O samba ainda sofre preconceito, diz pesquisador

Gênero musical não é apenas um reflexo da história social do Brasil, mas um construtor dessa história e um dos seus protagonistas, afirma o professor Maurício Barros de Castro, em entrevista à DW.Para o professor do Instituto de Artes da Universidade do Estado do Rio de Janeiro (Uerj), Maurício Barros de Castro, há um discurso recorrente, entre especialistas, de que o samba atingiu maior sofisticação com compositores brancos, letrados e de classe média.

no Terra

“Ou seja, é uma forma de ver o samba como algo primitivo, um ritmo menor, e de tentar afastá-lo das suas referências identitárias: a cultura afro-brasileira, a relação com a afrorreligiosidade”, diz o pesquisador, em entrevista à DW Brasil.

Castro lança neste mês o livro Nos quintais do samba da Grande Madureira: história, memória e imagens de ontem e hoje (Editora Olhares, 2016) e é também autor de Zicartola: política e samba na casa de Cartola e Dona Zica (Azougue Editorial, 2 ed., 2013).

imagem samba
imagem reprodução

DW: O samba surgiu da mistura de ritmos africanos, trazidos pelos escravos da África. No início, por estar ligado à cultura negra, o samba era perseguido e reprimido. Atualmente, cem anos depois do registro do samba Pelo telefone, ainda há resquícios desse preconceito?

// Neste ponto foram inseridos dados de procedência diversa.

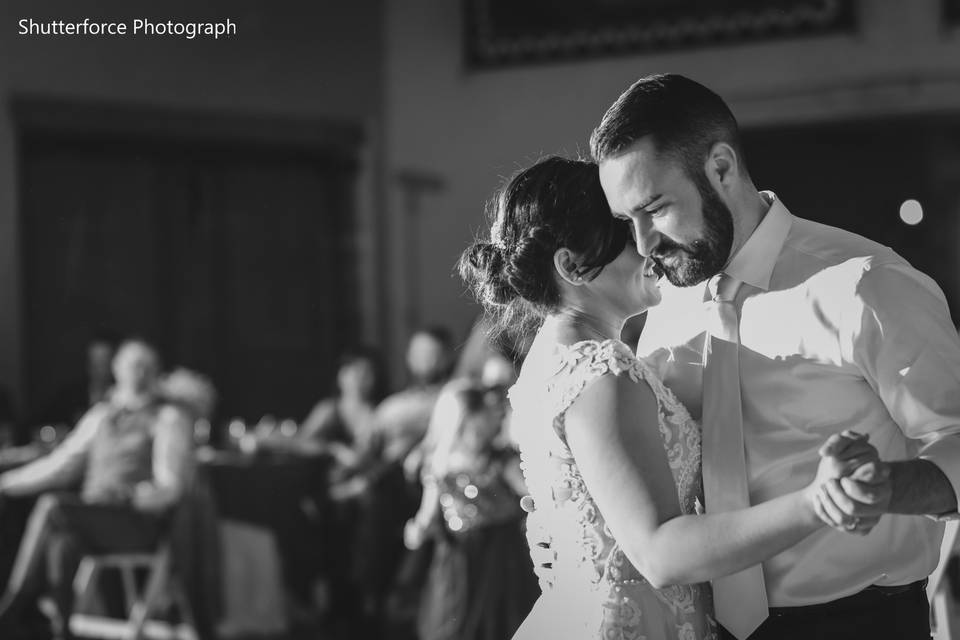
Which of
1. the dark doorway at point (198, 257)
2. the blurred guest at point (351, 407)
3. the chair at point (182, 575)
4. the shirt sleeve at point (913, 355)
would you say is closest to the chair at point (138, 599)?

Maurício Barros de Castro: Sim, a discriminação racial permanece na sociedade brasileira, e não há como o samba, referência de uma cultura de matriz africana, escapar desse preconceito. Isso se nota em discursos recorrentes de certos especialistas. É comum dizer, por exemplo, que o samba passou a ser mais aceito após alcançar uma sofisticação, a partir de compositores brancos, letrados e de classe média, como Noel Rosa e Ary Barroso. Outros até falam que a Bossa Nova seria um samba modernizado. Ou seja, é uma forma de ver o samba como algo primitivo, um ritmo menor, e de tentar afastá-lo das suas referências identitárias: a cultura afro-brasileira, a relação com a afrorreligiosidade. Alguns especialistas vão por esse caminho de desqualificar essas matrizes africanas e valorizar a inserção de artistas brancos como uma forma de modernidade. Mas sambistas como Candeia, Martinho da Vila, Nei Lopes, Wilson Moreira e Luiz Carlos da Vila, entre outros, são vozes poderosas que contestam esse tipo de pensamento e afirmam as matrizes africanas do samba, suas influências afrorreligiosas e sua negritude.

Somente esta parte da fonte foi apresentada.